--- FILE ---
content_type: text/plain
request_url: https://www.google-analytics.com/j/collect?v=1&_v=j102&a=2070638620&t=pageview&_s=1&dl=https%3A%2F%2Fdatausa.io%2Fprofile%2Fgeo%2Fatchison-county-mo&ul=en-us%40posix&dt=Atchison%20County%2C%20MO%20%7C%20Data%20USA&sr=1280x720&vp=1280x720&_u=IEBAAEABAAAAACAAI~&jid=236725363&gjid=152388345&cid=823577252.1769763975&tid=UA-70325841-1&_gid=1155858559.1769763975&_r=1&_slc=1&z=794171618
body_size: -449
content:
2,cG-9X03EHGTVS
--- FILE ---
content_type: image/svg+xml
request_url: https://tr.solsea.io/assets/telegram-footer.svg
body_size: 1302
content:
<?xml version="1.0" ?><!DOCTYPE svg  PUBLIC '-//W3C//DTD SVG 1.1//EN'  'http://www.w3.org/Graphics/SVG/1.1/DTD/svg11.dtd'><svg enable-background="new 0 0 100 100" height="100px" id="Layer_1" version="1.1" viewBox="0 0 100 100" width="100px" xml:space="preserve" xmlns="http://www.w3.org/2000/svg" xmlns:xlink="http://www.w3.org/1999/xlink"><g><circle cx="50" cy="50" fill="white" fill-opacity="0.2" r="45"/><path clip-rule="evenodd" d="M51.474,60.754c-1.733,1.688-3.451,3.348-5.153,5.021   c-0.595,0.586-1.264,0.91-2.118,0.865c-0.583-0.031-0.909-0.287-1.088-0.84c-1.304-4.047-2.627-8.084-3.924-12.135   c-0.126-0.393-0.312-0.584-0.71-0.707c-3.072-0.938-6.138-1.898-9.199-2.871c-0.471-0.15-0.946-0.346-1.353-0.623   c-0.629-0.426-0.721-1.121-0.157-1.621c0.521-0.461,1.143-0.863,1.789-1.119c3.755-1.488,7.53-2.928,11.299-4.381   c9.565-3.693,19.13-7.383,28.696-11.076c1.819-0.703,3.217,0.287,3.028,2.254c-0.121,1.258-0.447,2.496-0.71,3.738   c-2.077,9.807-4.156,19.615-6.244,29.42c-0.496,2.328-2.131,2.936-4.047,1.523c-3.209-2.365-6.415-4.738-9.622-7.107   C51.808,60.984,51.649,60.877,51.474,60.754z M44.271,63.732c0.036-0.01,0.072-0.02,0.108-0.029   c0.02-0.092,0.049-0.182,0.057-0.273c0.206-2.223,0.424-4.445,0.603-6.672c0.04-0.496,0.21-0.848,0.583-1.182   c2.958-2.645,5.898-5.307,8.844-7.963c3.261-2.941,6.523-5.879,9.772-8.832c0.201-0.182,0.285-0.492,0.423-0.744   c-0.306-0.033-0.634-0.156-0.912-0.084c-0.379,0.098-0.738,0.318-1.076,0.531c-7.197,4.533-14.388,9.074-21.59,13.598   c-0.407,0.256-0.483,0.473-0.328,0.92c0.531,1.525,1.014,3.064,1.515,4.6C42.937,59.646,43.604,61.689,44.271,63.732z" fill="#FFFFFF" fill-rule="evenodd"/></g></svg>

-*-

Nothing but the lines from the one containing "body_size: -449" through the final line of the listing above belongs in the answer; set them down exactly.

body_size: -449
content:
2,cG-9X03EHGTVS
--- FILE ---
content_type: image/svg+xml
request_url: https://tr.solsea.io/assets/telegram-footer.svg
body_size: 1302
content:
<?xml version="1.0" ?><!DOCTYPE svg  PUBLIC '-//W3C//DTD SVG 1.1//EN'  'http://www.w3.org/Graphics/SVG/1.1/DTD/svg11.dtd'><svg enable-background="new 0 0 100 100" height="100px" id="Layer_1" version="1.1" viewBox="0 0 100 100" width="100px" xml:space="preserve" xmlns="http://www.w3.org/2000/svg" xmlns:xlink="http://www.w3.org/1999/xlink"><g><circle cx="50" cy="50" fill="white" fill-opacity="0.2" r="45"/><path clip-rule="evenodd" d="M51.474,60.754c-1.733,1.688-3.451,3.348-5.153,5.021   c-0.595,0.586-1.264,0.91-2.118,0.865c-0.583-0.031-0.909-0.287-1.088-0.84c-1.304-4.047-2.627-8.084-3.924-12.135   c-0.126-0.393-0.312-0.584-0.71-0.707c-3.072-0.938-6.138-1.898-9.199-2.871c-0.471-0.15-0.946-0.346-1.353-0.623   c-0.629-0.426-0.721-1.121-0.157-1.621c0.521-0.461,1.143-0.863,1.789-1.119c3.755-1.488,7.53-2.928,11.299-4.381   c9.565-3.693,19.13-7.383,28.696-11.076c1.819-0.703,3.217,0.287,3.028,2.254c-0.121,1.258-0.447,2.496-0.71,3.738   c-2.077,9.807-4.156,19.615-6.244,29.42c-0.496,2.328-2.131,2.936-4.047,1.523c-3.209-2.365-6.415-4.738-9.622-7.107   C51.808,60.984,51.649,60.877,51.474,60.754z M44.271,63.732c0.036-0.01,0.072-0.02,0.108-0.029   c0.02-0.092,0.049-0.182,0.057-0.273c0.206-2.223,0.424-4.445,0.603-6.672c0.04-0.496,0.21-0.848,0.583-1.182   c2.958-2.645,5.898-5.307,8.844-7.963c3.261-2.941,6.523-5.879,9.772-8.832c0.201-0.182,0.285-0.492,0.423-0.744   c-0.306-0.033-0.634-0.156-0.912-0.084c-0.379,0.098-0.738,0.318-1.076,0.531c-7.197,4.533-14.388,9.074-21.59,13.598   c-0.407,0.256-0.483,0.473-0.328,0.92c0.531,1.525,1.014,3.064,1.515,4.6C42.937,59.646,43.604,61.689,44.271,63.732z" fill="#FFFFFF" fill-rule="evenodd"/></g></svg>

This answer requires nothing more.